In the night I bolted up in a cold sweat. It was actually a hot sweat, but the room was cold. I cried out, but using my inside inside voice, "What about Mrs. Frisby?!" I had read Mrs. Frisby and the Rats of NIMH, twice. Surely I had a copy. Where else would I have read it? Not at a friend's house. Let's face it, my friends have kids who move right from Heather Has Two Mommies to Fast Food Nation: The Dark Side of the All-American Meal. They eschew the Frisbys and The Borrowers and Caddie Woodlawn. I, too, had skipped directly from Little House in the Big Woods to Gods, Graves and Scholars: The Story of Archaeology and History Begins at Sumer: Thirty-Nine "Firsts" in Recorded History. In fact, I lost points on an IQ test in high school when I answered the question "Who is the god or goddess of dreams?" with "Geshtinana, the divine poetess and dream interpreter." Apparently when your guidance counselor answers "In which mythology?" with "Any," she doesn't mean Sumerian. I'd have known the correct answer if those Percy Jackson books had been published, but they were decades in the future. The point is, I skipped most children's and middle readers' books, returning to them only as an adult.
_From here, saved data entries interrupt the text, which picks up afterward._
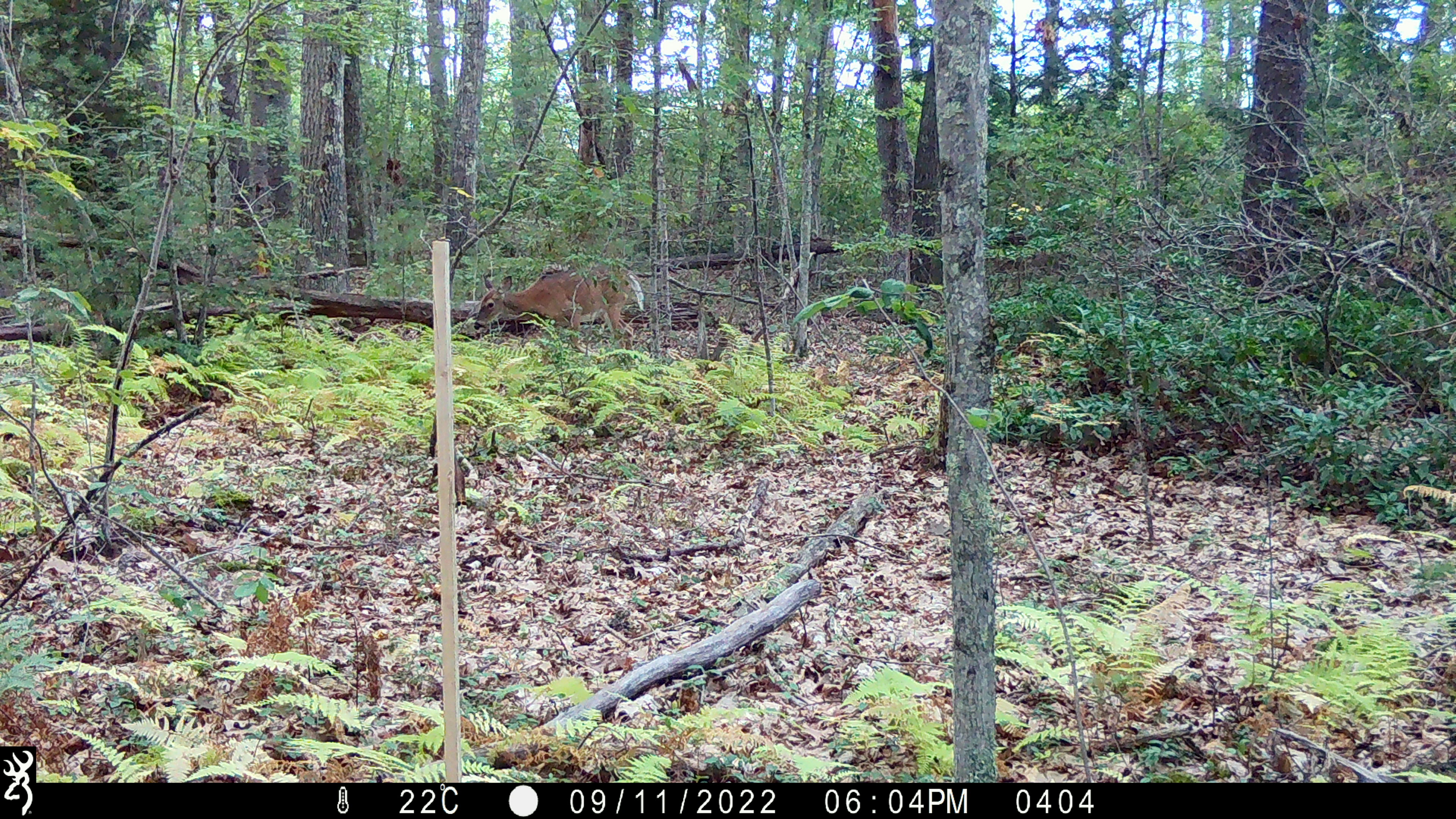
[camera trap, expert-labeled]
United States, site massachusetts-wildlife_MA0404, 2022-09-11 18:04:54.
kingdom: Animalia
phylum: Chordata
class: Mammalia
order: Artiodactyla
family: Cervidae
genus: Odocoileus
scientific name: Odocoileus virginianus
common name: white-tailed deer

I have a hard time with library books, too. There's something about a library book that makes me want to eat it rather than read it. I don't like the time pressure. Sometimes a book needs to deliquesce on my shelf for 3 or 4 years before it is sufficiently ripe. So where had the copy of Mrs. Frisby I mostly undoubtedly had had gone to?
I don't know, and I don't care. I picked up a used copy for $2 today. I will re-read it soon. At that time, my review will follow this exposition. My rat shelf is sufficient until I acquire a copy of Doctor Rat, which I began but never finished when I was 15 and worked at a library.
AFTER:
As a child, I was troubled by the lack of verisimilitude in Stuart Little. It wasn't the invisible car that bothered me, but the idea that a human could give birth to a mouse and even notice. I was aware, even as a tot, on account of my mad reading skillz, that baby mice were born in littlers, not singly, and that a litter of mousie pups would fit in a spoon. I merely mention this to demonstrate that I am a discerning reader who can suspend my disbelief when warranted. I was willing to believe that good commie rats can form an anarcho-syndicalist collective and live off the land, while bad capitalist rats get zapped by their own electricity. Or at least, that is how I read the moral.